Joy Mwesigwa, a former student also praised Nalwoga as a truly religious person who preached to all who knew her, not with words but through her actions. "We hear about the Epistle of Paul to the Corinthians, but Beati's life was a living epistle to those who knew her. I never heard her preach or shout about her faith, but she inspired many, including me, to turn to Christ," Mwesigwa remarked.

David Nsubuga, whose mother and himself worked alongside Nalwoga at Gayaza, described her as a straightforward and honest person. He disclosed that during their time serving in the kitchen, some workers would steal items from the store, but Mama Beatrice never did.

"Our supervisor, Miss Christine Ssebaduka, discovered that some people had developed 'longer arms' and decided to divide the store into two.

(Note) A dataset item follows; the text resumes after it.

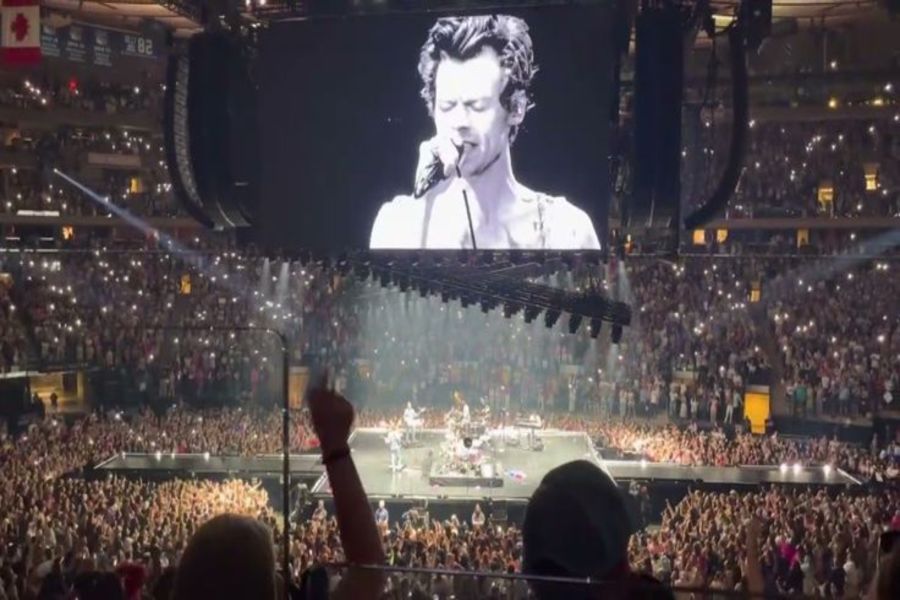 nyc-us-harry-styles-for-2-image1_1-1.jpg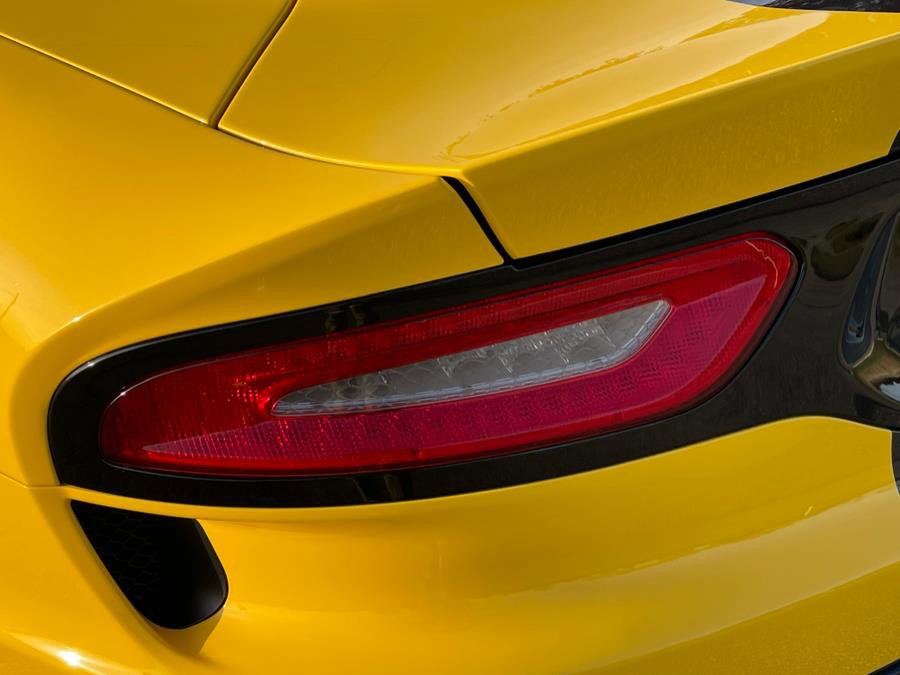 Used 2013 SRT Viper GTS w/ GTS Laguna Interior Pkg image 9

She entrusted the keys of the inner store, which held most of the items and larger stocks, only to Maama Beati," Nsubuga added.

Upon retirement, Beati continued to occasionally visit Gayaza to help out in the cooking department, while also pursuing her personal initiatives such as baking cakes for various occasions and gardening.

At one point, her sister, Victoria Ssevume, fell ill, and Beatrice decided to care for her. From then on, they lived together at Nattabi’s house at Abayita Abibiri, Entebbe Municipality. The two sisters cared for each other deeply. Victoria passed away on Wednesday, June 5 and, a week later, Beatrice followed her.